We next estimate the relationship between formaldehyde level in the urine and general cognitive ability of 629 participants. We found that urine formaldehyde concentration were inversely correlated with the MMSE scores (R = −0.13, P < 0.01) and MoCA-B scores (R = −0.10, P < 0.01) (Figures 1B,C).

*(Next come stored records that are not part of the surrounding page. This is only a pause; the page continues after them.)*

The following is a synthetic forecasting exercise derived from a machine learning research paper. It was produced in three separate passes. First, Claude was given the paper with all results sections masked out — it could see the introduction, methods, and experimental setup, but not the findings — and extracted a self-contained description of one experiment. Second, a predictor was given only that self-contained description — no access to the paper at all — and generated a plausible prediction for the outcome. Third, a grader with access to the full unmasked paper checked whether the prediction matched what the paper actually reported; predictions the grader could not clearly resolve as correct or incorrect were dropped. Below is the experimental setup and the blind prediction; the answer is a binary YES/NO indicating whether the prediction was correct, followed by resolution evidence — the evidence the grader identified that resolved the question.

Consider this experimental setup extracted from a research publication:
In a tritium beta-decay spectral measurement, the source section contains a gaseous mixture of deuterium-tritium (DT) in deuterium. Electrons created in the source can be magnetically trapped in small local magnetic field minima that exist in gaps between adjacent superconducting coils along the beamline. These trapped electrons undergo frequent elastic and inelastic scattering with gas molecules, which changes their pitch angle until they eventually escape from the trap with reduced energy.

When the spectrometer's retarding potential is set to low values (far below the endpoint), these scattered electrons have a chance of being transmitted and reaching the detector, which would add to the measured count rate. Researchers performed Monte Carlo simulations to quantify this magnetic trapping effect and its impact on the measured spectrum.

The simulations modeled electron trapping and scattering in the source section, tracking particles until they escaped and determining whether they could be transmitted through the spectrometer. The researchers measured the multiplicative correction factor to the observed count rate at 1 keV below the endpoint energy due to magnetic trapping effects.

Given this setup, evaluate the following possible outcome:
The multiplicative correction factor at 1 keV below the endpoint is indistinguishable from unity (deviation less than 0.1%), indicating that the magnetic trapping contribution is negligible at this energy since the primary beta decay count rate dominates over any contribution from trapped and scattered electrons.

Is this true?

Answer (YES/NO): NO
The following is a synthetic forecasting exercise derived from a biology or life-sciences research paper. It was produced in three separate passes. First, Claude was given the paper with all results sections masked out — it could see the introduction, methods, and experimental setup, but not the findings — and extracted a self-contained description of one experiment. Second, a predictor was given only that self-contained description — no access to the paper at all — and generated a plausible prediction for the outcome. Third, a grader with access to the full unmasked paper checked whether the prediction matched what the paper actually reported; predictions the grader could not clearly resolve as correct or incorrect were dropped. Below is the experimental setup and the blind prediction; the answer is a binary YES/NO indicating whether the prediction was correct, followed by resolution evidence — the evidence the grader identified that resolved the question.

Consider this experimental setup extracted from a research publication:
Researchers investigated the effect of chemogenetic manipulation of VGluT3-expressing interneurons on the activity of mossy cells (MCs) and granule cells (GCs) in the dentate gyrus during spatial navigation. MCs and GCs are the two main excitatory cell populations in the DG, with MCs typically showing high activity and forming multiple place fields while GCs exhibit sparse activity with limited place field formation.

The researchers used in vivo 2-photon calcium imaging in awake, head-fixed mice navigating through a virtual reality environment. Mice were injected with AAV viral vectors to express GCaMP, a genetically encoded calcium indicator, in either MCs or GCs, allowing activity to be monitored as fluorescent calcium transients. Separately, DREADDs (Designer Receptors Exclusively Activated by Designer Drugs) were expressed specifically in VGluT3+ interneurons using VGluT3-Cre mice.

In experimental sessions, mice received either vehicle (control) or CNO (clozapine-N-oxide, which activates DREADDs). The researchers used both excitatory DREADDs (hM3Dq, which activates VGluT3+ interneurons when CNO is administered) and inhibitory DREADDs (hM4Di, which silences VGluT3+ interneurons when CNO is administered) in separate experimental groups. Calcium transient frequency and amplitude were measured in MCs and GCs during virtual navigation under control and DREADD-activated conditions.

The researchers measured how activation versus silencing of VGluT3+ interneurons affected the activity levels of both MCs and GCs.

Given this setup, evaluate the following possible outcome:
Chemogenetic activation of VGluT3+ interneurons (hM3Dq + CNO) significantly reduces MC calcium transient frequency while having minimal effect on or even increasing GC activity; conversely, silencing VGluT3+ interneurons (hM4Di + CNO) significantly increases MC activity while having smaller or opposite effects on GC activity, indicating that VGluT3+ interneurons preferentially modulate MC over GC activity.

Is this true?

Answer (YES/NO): YES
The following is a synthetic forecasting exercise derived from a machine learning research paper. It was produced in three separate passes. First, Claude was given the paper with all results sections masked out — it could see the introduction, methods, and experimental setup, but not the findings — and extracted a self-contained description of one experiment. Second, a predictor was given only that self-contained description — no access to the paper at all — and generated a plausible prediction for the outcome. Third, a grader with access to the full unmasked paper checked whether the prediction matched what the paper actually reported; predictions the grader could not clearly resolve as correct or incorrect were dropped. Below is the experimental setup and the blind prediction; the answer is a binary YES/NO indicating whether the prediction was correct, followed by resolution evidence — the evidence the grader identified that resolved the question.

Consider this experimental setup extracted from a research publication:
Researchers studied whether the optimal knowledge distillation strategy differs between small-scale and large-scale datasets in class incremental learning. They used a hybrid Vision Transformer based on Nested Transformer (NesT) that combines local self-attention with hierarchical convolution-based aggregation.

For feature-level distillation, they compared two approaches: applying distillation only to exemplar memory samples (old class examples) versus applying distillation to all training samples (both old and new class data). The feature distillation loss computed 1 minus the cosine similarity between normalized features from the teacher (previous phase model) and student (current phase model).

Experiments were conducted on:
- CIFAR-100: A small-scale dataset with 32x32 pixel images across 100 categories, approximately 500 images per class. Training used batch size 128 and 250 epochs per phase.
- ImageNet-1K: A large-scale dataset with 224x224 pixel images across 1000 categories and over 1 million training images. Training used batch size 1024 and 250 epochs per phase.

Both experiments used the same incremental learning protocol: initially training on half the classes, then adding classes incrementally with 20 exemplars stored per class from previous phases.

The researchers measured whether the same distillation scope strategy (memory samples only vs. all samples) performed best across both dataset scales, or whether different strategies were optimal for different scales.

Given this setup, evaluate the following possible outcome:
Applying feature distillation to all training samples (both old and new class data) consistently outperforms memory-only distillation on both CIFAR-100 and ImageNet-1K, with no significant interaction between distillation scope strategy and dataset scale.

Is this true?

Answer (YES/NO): NO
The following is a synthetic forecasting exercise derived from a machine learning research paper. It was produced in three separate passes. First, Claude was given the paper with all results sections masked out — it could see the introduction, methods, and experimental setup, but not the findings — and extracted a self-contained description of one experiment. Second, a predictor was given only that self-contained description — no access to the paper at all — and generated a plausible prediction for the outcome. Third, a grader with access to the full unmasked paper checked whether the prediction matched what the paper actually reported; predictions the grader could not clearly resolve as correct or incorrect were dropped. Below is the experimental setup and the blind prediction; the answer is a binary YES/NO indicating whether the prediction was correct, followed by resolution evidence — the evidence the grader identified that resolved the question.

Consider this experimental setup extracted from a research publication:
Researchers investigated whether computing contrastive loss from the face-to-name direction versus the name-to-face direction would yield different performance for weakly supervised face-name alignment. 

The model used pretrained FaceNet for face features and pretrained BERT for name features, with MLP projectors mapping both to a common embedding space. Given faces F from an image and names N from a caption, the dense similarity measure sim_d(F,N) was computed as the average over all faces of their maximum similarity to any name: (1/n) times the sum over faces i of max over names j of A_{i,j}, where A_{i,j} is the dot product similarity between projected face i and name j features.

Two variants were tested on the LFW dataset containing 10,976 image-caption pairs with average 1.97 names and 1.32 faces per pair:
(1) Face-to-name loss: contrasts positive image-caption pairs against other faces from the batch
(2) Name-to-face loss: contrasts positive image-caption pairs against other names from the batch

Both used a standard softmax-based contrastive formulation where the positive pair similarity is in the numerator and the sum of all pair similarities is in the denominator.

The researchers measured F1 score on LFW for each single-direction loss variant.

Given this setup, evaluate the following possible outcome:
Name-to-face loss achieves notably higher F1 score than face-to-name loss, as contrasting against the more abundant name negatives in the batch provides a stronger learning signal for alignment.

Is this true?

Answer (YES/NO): NO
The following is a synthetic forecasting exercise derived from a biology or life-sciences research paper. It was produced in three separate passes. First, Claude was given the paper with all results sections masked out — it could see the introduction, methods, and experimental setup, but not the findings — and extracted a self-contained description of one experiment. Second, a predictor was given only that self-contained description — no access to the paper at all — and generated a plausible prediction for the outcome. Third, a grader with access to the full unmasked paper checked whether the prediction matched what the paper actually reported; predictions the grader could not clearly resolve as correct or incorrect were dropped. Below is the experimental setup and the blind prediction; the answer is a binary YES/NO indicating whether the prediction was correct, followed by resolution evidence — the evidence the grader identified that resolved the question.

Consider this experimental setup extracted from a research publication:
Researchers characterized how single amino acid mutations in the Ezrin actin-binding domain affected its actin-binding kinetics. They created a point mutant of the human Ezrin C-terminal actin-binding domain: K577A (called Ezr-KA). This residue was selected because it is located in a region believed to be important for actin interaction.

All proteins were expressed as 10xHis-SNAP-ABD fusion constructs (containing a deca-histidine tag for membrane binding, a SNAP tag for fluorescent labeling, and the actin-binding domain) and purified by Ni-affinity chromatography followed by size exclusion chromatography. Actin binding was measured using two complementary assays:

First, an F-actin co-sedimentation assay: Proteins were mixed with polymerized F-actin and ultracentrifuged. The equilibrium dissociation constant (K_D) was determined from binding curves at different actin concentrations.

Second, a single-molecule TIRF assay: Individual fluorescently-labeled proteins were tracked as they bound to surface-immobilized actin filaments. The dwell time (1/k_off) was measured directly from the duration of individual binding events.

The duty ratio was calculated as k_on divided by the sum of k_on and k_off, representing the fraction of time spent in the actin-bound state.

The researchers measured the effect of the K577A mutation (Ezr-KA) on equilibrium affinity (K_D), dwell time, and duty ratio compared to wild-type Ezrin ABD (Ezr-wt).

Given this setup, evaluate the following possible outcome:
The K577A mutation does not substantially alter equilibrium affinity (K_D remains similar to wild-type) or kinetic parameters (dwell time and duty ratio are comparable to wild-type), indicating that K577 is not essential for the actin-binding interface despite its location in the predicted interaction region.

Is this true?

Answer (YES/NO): NO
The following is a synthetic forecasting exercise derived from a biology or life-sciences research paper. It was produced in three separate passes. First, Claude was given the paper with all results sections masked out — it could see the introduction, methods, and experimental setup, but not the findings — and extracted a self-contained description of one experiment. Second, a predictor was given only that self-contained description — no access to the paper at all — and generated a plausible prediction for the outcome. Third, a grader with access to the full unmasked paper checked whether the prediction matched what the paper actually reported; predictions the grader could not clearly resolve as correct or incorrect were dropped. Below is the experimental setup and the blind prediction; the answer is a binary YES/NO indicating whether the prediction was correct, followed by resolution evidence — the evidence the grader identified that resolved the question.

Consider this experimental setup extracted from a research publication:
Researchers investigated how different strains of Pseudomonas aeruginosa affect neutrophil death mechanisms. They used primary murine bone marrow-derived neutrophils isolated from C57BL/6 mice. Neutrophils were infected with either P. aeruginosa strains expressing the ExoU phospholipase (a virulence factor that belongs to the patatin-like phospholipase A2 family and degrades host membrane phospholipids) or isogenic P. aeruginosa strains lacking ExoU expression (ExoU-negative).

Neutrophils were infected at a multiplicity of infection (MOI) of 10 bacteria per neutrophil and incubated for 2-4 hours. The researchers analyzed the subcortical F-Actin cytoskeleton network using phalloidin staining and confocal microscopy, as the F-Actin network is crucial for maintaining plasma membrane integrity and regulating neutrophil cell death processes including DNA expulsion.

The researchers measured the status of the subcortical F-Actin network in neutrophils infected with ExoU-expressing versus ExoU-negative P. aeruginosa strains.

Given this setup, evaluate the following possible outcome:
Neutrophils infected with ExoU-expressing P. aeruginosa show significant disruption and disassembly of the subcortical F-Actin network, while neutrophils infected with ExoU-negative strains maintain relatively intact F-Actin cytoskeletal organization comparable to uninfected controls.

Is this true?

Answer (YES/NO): YES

The Role of Apolipoprotein Genotype on Urine Formaldehyde in Each Diagnostic Group

In the present study, we sought to evaluate the impact of the presence of APOE ε4 alleles on urine formaldehyde concentration in each diagnostic group. All participants underwent APOE genotyping and then were further categorized by APOE ε4 status in each diagnostic group, consisting of APOE ε4+ participants with one or more ε4 allele (ε2/ε4, ε3/ε4, ε4/ε4) and APOE ε4- participants without an ε4 allele (ε2/ε2, ε2/ε3, ε3/ε3).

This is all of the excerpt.